(Repeats item issued earlier. The opinions expressed here are those of the author, a columnist for Reuters.)
* BHP and peers vs. commodity prices: tmsnrt.rs/2pF5uB8
By Clyde Russell
LAUNCESTON, Australia, May 18 (Reuters) - Hedge fund Elliott Management is probably about half way to achieving its goal of extracting better returns out of BHP, the world’s largest mining company.
It’s not so important to focus on the nitty-gritty details of the activist investor’s proposals on how BHP should hive off its petroleum arm and consolidate its dual-listed structure.
What does matter is the fact that Elliott, since it went public on April 10, has managed to put pressure on BHP’s management and board to do more in the name of shareholder value.
It was always likely that BHP’s leaders would reject Elliott’s plan, and so it proved as the company said it would cost too much to implement and wouldn’t deliver Elliott’s anticipated benefits.
But since then BHP has been forced into the somewhat uncomfortable position of having to explain its plans and set forth a vision of how the company will lift its returns to its owners.
BHP Chief Executive Andrew Mackenzie, speaking to an audience of bankers and investors in Barcelona on May 16, said the miner had made consistent progress and was confident it could grow the value of the company by up to 50 percent and almost double the return on capital.
“Our path is deliberate, with value and returns at the centre of everything we do,” Mackenzie said.
In an earlier statement, BHP also rejected claims by Elliott that it was not open to change and had been misleading in its response to the New York-based investor’s plans.
If Mackenzie’s comments and the statement sound a tad defensive, it’s probably because they are.
BHP finds itself on the back foot just at a time when it probably thinks it has a reasonably good story to tell the market.
The sustained efforts to cut costs at its major iron ore and coal operations have paid dividends, making BHP a leaner and more efficient operator.
On the commodity price front, while it’s the case that iron ore and thermal coal have lost ground this year, they are both still well above the levels that prevailed at the start of 2016.
Coking coal, used to make steel, is currently still at elevated prices, but this is due to the lingering impact from Cyclone Debbie, which damaged infrastructure in Australia’s Queensland state, home to BHP’s major coking coal mines.
The price of crude oil has been relatively positive for BHP, as it and other companies outside the agreement between OPEC and some allied producers ride on the coattails of the gradually tightening market.
Even with the retreat in some commodity prices this year, and the mixed outlook for top buyer China, BHP is still generating strong cash flows.
For example, the spot Asian iron ore price .IO62-CNO=MB has dropped 34 percent since its peak so far this year in February to the close on Wednesday of $62.20 a tonne.
But even at the current, lower price BHP is likely generating around $30 in free cash flow from each tonne of iron ore, a sum that runs into billions of dollars quite quickly when you consider the company aims to produce 268 to 272 million tonnes this financial year.
It’s this sort of cash that Elliott is likely after, either through share buybacks or increased dividends, both of which may also serve to boost the share price.
There is definitely a case for a mining company such as BHP to be more generous to shareholders, especially since the benefits of the boom in commodity prices that followed the 2008 global recession were largely spent on expanding production rather than paying investors.
If an investor bought BHP shares in Sydney at the height of the post-2008 boom in commodities, they would still be under water.
BHP’s Sydney shares reached a closing peak of A$44.89 on April 11, 2011, before slumping to a trough of A$14.21 in January last year.
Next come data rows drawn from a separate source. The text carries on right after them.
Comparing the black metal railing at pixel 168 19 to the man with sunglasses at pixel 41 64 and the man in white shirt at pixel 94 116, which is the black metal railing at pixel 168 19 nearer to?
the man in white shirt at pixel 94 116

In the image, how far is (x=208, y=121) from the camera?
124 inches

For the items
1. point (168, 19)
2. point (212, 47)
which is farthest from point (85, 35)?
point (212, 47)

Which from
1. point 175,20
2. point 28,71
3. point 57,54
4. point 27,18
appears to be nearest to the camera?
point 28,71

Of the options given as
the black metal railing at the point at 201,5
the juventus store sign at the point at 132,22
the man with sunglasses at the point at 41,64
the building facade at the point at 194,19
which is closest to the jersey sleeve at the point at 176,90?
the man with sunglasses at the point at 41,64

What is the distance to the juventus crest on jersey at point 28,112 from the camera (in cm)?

They have since recovered to A$24.07 at the close on Wednesday.
For both shorter-term investors and long-term holders, such as pension funds, the above paragraph is distressing as it underlines the difficulty of benefiting from the good times in commodity cycles.
Before BHP goes too far down the road of appeasing Elliott, it should also consider elucidating a strategy focused on long-term, sustainable returns to investors, as this may appeal more to the majority of shareholders than Elliott’s vision of a one-off boost from carving up the company.
Disclosure: At the time of publication, Clyde Russell owned shares in BHP as an investor in a fund.